Low sleep quality and short sleep duration during pregnancy and the postpartum period are known risk factors for depressive and anxiety symptoms and vice versa [24,25,26,27]. Mood symptoms during pregnancy and the postpartum period have been linked and are often screened for but still underdiagnosed [28]. The most common symptoms during pregnancy—especially postpartum—are anxiety in its variations, excessive worry for fetal or newborn health, cognitive-affective depressive symptoms, suicidal or self-judgmental thoughts, and somatic symptoms such as sleep, fatigue, and appetite changes [29]. In a large systematic review article by Grigoriadis et al. [30] that included 29 original articles, anxiety during pregnancy was associated with adverse newborn outcomes such as preterm delivery, as well as lower birth weight and a smaller head circumference. However, maternal anxiety and newborn Apgar points were not associated. In a comprehensive review article written by the same author [31], maternal depression during pregnancy was associated with increased odds of preterm delivery and decreased breastfeeding initiation but not with other delivery or newborn outcomes. Depressive and anxiety symptoms have also been linked with a higher occurrence of cesarean section [32], but contradictory findings have also been presented [21, 30, 33].

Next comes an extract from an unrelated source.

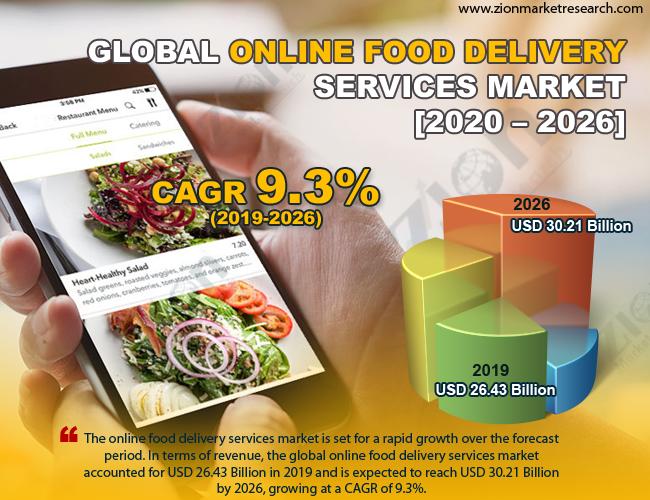 Global Online Food Delivery Services Market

The aim of our study was to evaluate the associations between maternal sleep disturbances and mood symptoms and delivery and newborn health. We concentrated on insomnia symptoms and sleep duration, as well as depressive and anxiety symptoms. We hypothesized that both sleep disturbances and mood symptoms would increase the risk of delivering earlier, having a longer delivery, and having an operative delivery while being related to poorer health in the newborn.

Materials and Method

Subjects

The current prospective cross-sectional study was a part of the larger Finnish CHILD-SLEEP birth cohort, which has been described in detail by Paavonen et al. [34]. Mothers were recruited by midwives or nurses working in maternity clinics in the Pirkanmaa area during routine pregnancy-related check-ups in late pregnancy (around gestational week 32). The researchers carefully trained the midwives and nurses regarding enrollment. All participants were given both oral and written information about the study. The mothers were eligible if they were willing to participate, had sufficient language skills (Finnish) to complete the study questionnaires, and if they gave their written consent to take part. To obtain a comprehensive and random population for the study, mothers with basic diseases were also included. Altogether, 1,673 mothers participated in the study, of which 315 (19.3%) had one and 37 (2.3%) had more than one somatic disease. Of all, nine mothers (0.6%) had a disability. A total of 629 (42%) had a somatic disease such as asthma, allergy, diabetes, hypertension, epilepsy, or sleep apnea, and 58 (3.9%) had a psychiatric disease such as ADHD, depression, anxiety or panic disorder, or schizophrenia.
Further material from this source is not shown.